# Keeping my hair from tangling in a convertible



## racquel (Jun 11, 2010)

I don't really drive much with the top down on my car because it always tangles my hair all up. I'll clip it back or put it in a ponytail, and it still seems pretty tangled when I take it out. Just driving with the windows down is almost as bad. I also hate trying to brush it out and worry about breaking it, so I end up driving with the windows up and the A/C on unless I'm going to wash my hair when I get home when I can put a buncha conditioner on it to get the tangles out.

I just wondered if there's any kinda detangler spray or leave-in or whatever that actually does a good job of keeping your hair untangled.

Thanks!


----------



## Topazz (Jun 11, 2010)

As far as I know (and I am admittedly new to beauty products) there is no product that's going to keep your hair from tangling without weighting it down. My recommendation is to keep a scrunchie in the car at all times around your gear shift and put your hair in a bun if you're driving with the top or windows down. That's what I do. I don't have a convertable, but I always have the windows down because I don't have a/c ad I live in Texas and it is H O T.

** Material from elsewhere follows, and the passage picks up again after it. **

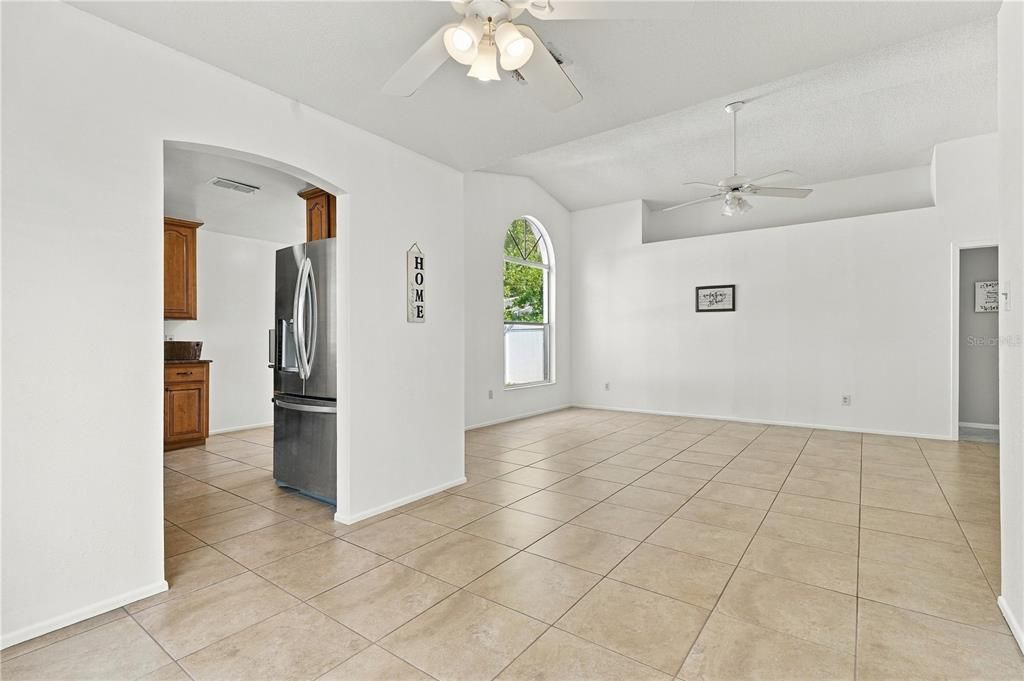 For Sale: $364,900 (3 beds, 2 baths, 1409 Square Feet)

Can't wait to hear if anyone else has suggestions though, I'd love to use them myself.


----------



## StakeEdward (Jun 11, 2010)

What about braiding it?


----------



## MakeupByMe (Jun 11, 2010)

Oh My First experienc on a motorcycle I thought would be fun Which indeed it was But when i took the helmet off My hair was a horrible rats nest it took me forever &amp; many many hair mask &amp; leave in conditioners to fix it !! So i agree with the posts above A Bun or braided Or you can alwas do the oldskool bandana/scarf wrapped around your do!!!!!


----------



## Dragonfly (Jun 11, 2010)

I've ridden on motorcycles and in convertibles - my hair was a mess!

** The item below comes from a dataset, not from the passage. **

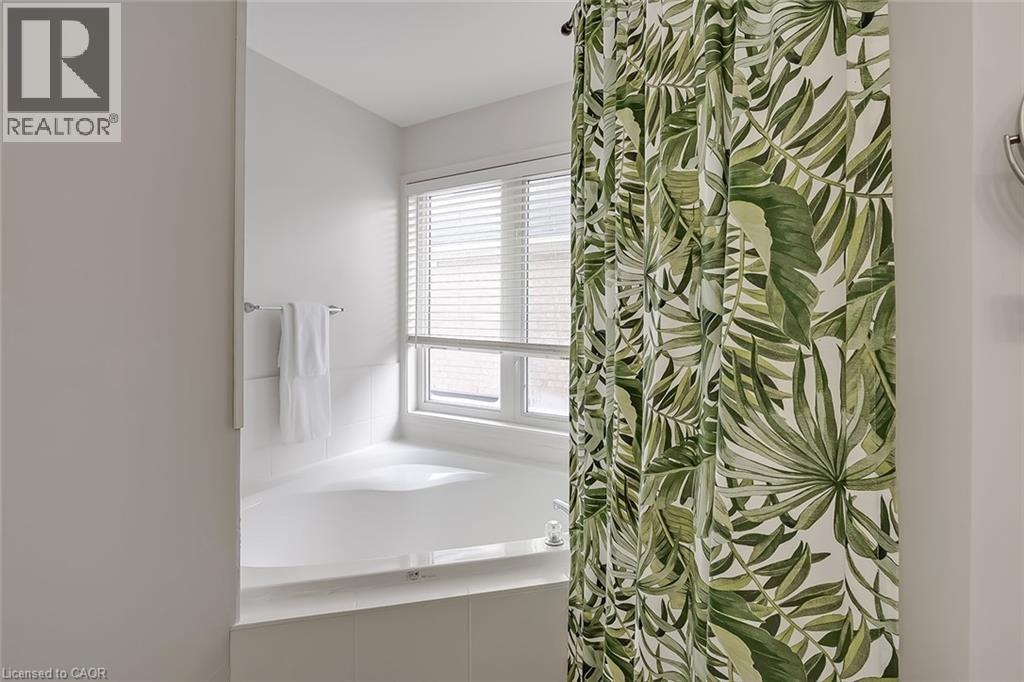 599 CAVERHILL Crescent,Milton,,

Nothing is going to help your hair unless you do a pony tail, braid or bun, and then tuck it in your collar.


----------



## Darla (Jun 11, 2010)

What about a hat? maybe in conjunction with a pony tail?


----------



## Roshni Diya (Jun 11, 2010)

I use Elvive Nutri-gloss shampoo and conditioner. The conditioner is a detangler and it really works - i faced a windstorm while walking up hill for about 15 minutes, and when i got home i could still run my fingers through my hair without there being any knots.


----------



## racquel (Jun 12, 2010)

I always put it in a ponytail or a clip or else it blows all in my face, but it still gets kinda tangled in the back. Maybe I'll wear hats more (but I've got a huge head and hats don't really fit me right).

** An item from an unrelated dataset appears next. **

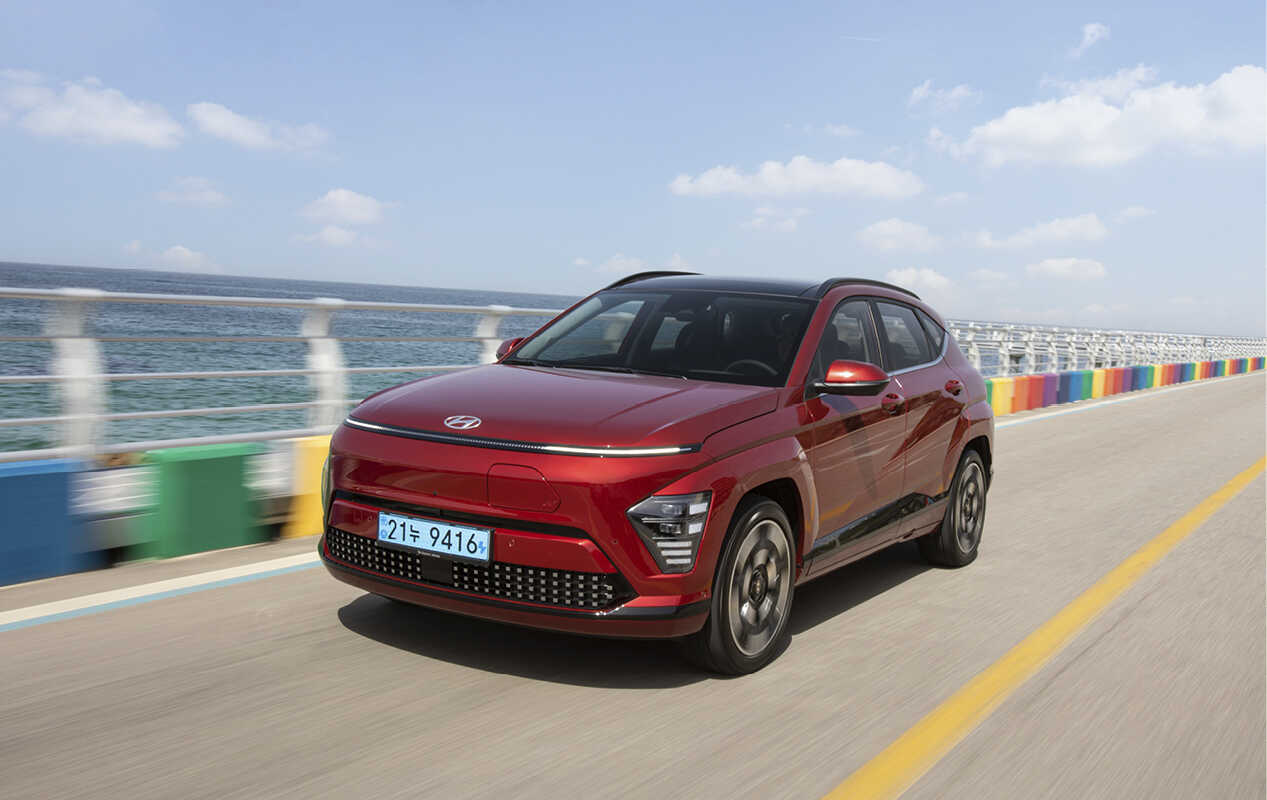 코나 일렉트릭 주행하는 모습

I'm almost out of conditioner, so I'll try that nutri gloss stuff (took me a minute to realize that's the Vive Pro stuff in the US). Do you use the damaged or normal or curly one?

Thanks!


----------



## Roshni Diya (Jun 15, 2010)

I use Nutri gloss Light shampoo and Nutri gloss Light conditioner. And on the bottom, they both say "for mid length to long fine hair that gets greasy." I hope that helps!


----------



## perlanga (Jun 15, 2010)

Wow. My bf has a convertible and I can't tell you how messed up it leaves my hair. This is what I do, I put my hair up in a clip, put on a hoodie and tighten the hood and when my bangs weren't long enough I used a headband.


----------



## macmec (Jun 16, 2010)

Perhaps a scarf? I used to have a Jeep and sometimes would tuck my hair into the collar of a coat (it helped some, but felt a little odd).


----------



## denverbeerchick (Jun 16, 2010)

When I (eventually) get my Jeep I will wear pretty scarves on my head when I drive if I don't want to mess up my hair. I'm an admitted scarf fanatic anyway, so this is just another excuse to buy square silk ones now!


----------



## edward003 (Jun 18, 2010)

how about curling it?


----------



## Rebeccaz29 (Feb 17, 2014)

Hi, I drive a jeep ( top off in the summer) and I just wear a bandana or scarves to keep my hair from getting tangled and scrappy looking.


----------



## Guest (Apr 3, 2020)

Hey! I just got a Jeep and I have always had a convertible which Is why I am researching this samething.  However, if you have a convertible then it’s an easy solution! Get a windscreen for your convertible. There are usually holes in the back and it is something you can order aftermarket or with the dealer. If only a Jeep were as easy! Good luck and enjoy!


----------